▶ _TAREFA PROPOSTA_
Identifique e copie cada linha do material que contém a palavra "much". Leve em conta a diferença entre maiúsculas e minúsculas.

▶ _DADOS FORNECIDOS_
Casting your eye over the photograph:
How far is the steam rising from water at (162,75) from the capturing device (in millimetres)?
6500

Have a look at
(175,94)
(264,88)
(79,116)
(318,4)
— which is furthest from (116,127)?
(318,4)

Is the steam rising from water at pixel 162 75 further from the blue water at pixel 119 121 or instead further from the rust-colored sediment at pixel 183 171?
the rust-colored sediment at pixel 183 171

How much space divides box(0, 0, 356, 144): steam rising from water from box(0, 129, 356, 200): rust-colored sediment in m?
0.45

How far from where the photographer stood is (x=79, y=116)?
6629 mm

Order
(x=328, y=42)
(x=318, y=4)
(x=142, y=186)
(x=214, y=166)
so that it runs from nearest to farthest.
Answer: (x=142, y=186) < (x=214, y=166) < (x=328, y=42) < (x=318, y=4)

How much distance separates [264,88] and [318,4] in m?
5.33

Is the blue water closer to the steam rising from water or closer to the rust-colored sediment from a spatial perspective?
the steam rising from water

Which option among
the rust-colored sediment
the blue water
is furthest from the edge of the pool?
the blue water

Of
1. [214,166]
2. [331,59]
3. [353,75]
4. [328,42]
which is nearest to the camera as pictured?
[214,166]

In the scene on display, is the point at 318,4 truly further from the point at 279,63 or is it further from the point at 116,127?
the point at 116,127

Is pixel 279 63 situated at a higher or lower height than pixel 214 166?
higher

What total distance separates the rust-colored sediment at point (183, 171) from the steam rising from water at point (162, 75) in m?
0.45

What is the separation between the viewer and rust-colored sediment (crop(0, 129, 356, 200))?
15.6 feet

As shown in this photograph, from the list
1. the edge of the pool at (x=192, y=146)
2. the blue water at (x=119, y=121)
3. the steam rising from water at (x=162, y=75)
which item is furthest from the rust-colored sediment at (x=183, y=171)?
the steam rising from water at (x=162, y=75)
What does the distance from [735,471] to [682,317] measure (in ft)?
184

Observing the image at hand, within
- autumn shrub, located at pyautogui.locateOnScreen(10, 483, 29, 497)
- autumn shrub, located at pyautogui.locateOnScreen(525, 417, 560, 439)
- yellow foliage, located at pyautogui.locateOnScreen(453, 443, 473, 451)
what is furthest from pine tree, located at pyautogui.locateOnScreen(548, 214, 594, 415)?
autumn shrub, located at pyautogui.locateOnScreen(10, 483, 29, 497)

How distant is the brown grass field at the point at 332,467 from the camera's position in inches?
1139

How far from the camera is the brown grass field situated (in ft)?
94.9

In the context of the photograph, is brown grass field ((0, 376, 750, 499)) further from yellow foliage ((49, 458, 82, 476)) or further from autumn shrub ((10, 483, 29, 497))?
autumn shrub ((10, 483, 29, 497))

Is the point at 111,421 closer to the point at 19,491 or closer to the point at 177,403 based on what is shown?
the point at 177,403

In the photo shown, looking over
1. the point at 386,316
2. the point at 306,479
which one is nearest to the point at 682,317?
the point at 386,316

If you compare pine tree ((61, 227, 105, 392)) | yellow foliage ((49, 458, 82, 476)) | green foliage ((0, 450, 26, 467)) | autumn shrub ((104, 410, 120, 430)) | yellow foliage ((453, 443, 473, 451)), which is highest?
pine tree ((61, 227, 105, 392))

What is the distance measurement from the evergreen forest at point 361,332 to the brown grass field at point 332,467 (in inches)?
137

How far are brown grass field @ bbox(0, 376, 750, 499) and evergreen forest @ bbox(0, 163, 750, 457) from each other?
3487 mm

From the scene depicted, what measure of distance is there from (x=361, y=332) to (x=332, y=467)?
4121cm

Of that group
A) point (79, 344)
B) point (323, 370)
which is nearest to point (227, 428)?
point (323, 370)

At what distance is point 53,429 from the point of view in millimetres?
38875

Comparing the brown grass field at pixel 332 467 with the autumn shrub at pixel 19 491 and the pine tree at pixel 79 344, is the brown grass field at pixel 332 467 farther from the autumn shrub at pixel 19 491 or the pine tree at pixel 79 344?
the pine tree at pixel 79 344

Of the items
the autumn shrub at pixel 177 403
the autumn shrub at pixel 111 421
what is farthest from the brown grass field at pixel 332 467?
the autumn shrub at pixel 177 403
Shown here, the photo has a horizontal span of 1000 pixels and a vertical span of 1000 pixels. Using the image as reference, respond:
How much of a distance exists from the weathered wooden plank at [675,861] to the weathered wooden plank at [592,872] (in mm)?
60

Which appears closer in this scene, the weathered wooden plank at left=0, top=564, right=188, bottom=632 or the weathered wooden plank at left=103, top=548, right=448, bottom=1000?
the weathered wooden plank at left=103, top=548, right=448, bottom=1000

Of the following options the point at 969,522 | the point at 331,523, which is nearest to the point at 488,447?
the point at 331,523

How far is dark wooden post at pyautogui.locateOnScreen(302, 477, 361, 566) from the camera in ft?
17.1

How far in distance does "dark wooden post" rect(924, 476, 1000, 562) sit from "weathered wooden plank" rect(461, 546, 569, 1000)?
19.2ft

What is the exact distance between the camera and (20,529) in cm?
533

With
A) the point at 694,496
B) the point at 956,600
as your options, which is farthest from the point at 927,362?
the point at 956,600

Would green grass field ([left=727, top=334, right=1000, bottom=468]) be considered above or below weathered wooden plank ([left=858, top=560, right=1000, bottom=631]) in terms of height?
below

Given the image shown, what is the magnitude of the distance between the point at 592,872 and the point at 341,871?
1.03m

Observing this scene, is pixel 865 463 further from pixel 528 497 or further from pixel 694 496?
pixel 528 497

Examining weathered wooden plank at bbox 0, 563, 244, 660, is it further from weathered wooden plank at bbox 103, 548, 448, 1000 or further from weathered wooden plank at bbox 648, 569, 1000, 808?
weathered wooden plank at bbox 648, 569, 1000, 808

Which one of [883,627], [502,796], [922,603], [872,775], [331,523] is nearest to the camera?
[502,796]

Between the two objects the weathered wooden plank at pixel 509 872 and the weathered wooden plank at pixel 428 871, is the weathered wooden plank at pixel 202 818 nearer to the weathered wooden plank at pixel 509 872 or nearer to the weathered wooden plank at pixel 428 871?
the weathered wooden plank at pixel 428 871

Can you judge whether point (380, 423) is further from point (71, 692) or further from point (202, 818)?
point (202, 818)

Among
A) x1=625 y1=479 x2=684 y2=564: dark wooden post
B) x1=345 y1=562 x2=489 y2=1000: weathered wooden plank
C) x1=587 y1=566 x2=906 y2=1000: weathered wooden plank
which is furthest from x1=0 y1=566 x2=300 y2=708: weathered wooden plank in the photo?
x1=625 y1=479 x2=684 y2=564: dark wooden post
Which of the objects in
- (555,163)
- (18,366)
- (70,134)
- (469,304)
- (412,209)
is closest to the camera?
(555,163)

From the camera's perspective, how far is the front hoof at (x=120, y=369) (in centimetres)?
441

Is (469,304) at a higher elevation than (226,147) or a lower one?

▶ _RESPOSTA_
How much space divides box(0, 0, 356, 144): steam rising from water from box(0, 129, 356, 200): rust-colored sediment in m?
How much distance separates [264,88] and [318,4] in m?
How much of a distance exists from the weathered wooden plank at [675,861] to the weathered wooden plank at [592,872] (in mm)?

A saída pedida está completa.